In the project overview below, can you extract the passage between "ViScore is a" and "our ViVAE pre-print.", inclusive, copying it word for word?

* **TEXT SHOWN**:
[START]
Check out my full CV for more about my work experience and education. See my Google Scholar profile for publication activity.

Some of my publicly available project repositories, including collaborations, are listed below.

ViVAE

ViVAE is a dimensionality reduction algorithm implemented in Python, aimed at creating useful embeddings of cytometry and scRNA-seq data. Using variational autoencoders and a stochastic multi-dimensional scaling (MDS) loss (adapted version of idea from SQuadMDS), we achieve a better balance of local and global structure preservation. I am the first author of a paper now submitted we are now getting published with my co-authors for Ghent University and UCLouvain (read pre-print here).

ViScore

ViScore is a collection of evaluation metrics for dimensionality reduction. Since previously published evaluation methods suffer from severe drawbacks, together with collaborators from UCLouvain we have released a battery of both unsupervised and supervised evalation metrics. They build on RNX curves and the Neighbouhood Proportion Error to provide embedding-level and population-level scores. The current version is described in our ViVAE pre-print.
[END]
* **SOURCE MATERIAL**:
[START]
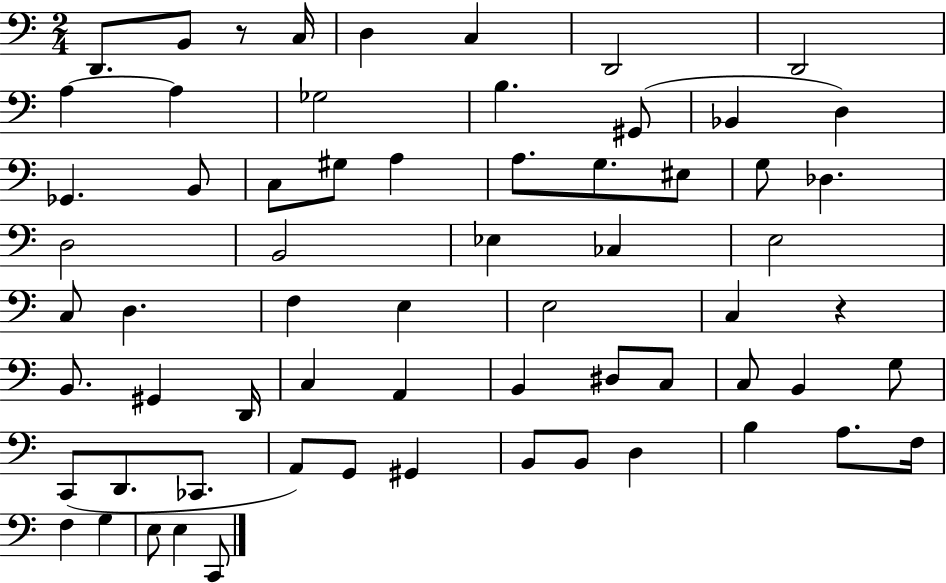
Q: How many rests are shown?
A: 2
[END]
* **FINAL RESULT**:
ViScore is a collection of evaluation metrics for dimensionality reduction. Since previously published evaluation methods suffer from severe drawbacks, together with collaborators from UCLouvain we have released a battery of both unsupervised and supervised evalation metrics. They build on RNX curves and the Neighbouhood Proportion Error to provide embedding-level and population-level scores. The current version is described in our ViVAE pre-print.